Last month, Myriad attended the 2023 ASCO Genitourinary Cancers Symposium (ASCO GU) to connect with researchers and doctors around emergent and controversial areas in the treatment of prostate cancer. Discussions included AI guided biopsies, active surveillance versus definitive treatment in favorable intermediate risk patients, and most notably PARP inhibitors.

PARP inhibitors are a type of therapy that targets the DNA repair pathway, which plays a critical role in maintaining the integrity of the genome. In cancer, the DNA repair pathway is essential for keeping those cells alive. By inhibiting the DNA repair pathway, PARP inhibitors cause cancer cells to accumulate too much DNA damage and undergo cell death.

PARP inhibitors have shown promise in the treatment of several types of cancer, including ovarian, breast, pancreatic and prostate cancer, particularly in patients with mutations in genes involved in DNA repair, such as BRCA1 and BRCA2.

In a 2020 study published in The New England Journal of Medicine, results showed men with metastatic castration-resistant prostate cancer (mCRPC) on a novel hormone treatment experienced significant, clinical improvement from Olaparib (a PARP inhibitor) in radiographic-progression-free survival compared to men on novel hormone treatment alone.
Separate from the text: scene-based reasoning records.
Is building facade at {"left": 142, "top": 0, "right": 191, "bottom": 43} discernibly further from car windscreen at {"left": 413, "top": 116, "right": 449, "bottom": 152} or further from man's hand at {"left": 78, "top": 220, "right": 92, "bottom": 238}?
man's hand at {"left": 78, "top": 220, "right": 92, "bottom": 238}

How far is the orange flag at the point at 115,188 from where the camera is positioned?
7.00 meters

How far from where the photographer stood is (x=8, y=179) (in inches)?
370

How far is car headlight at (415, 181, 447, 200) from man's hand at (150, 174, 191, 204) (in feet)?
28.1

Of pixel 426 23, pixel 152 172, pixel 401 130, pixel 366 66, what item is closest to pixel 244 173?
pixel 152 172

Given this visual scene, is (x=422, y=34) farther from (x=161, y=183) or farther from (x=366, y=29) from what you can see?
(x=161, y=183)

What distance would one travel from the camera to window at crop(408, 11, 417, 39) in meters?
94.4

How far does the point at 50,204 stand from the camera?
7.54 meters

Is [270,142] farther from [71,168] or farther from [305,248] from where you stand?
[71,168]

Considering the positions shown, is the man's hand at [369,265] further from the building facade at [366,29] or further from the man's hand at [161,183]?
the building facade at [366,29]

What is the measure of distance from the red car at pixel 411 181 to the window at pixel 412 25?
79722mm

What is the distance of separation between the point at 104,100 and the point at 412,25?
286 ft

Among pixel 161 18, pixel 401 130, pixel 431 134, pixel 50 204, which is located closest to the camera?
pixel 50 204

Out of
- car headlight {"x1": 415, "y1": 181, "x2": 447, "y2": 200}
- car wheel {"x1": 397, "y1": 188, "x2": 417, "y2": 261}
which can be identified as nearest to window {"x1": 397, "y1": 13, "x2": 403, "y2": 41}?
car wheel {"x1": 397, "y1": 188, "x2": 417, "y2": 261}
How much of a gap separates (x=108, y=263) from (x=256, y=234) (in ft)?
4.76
The patient populations shared mutations in BRCA1, BRCA2, ATM and/or other HRR genes. The subjects receiving Olaparib also trended toward an average improved overall survival of 18 months compared to an average of 14.7 months in the other cohorts. 

Olaparib was approved by the FDA in 2020 for adult patients with deleterious or suspected deleterious germline or somatic HRR gene-mutated mCRPC patients who have progressed following treatment with enzalutamide or abiraterone.

In a separate 2018 study, Rucaparib, another PARP inhibitor, was evaluated in mCRPC patients with a deleterious germline and/or somatic alteration in BRCA1, BRCA2, ATM and other HRR genes.

PARP inhibitors are often used in combination with other treatments, such as hormone therapy or chemotherapy, to further improve patient outcomes; however, patients can only access these novel therapies by having an eligible gene mutation.

Myriad’s UroSuite™ offers MyRisk® Hereditary Cancer Testing and Precise™ Tumor, a germline and somatic test respectively. Germline mutations are unchanging mutations inherited from parents and found in every cell in the body, whereas somatic mutations are acquired, confined to the tumor and change over time.

MyRisk offers a multi-gene panel that examines a patient’s gene status to determine if a patient’s tumor may be appropriate for clinical trials or novel therapies such as PARP inhibitors. 

NCCN Clinical Practice Guidelines in Oncology (NCCN Guidelines®) recommend both germline and somatic testing for patients with metastatic prostate cancer. By combining both germline and somatic testing, there is a doubled chance of finding clinically actionable alterations, since tumor testing alone cannot identify large rearrangements.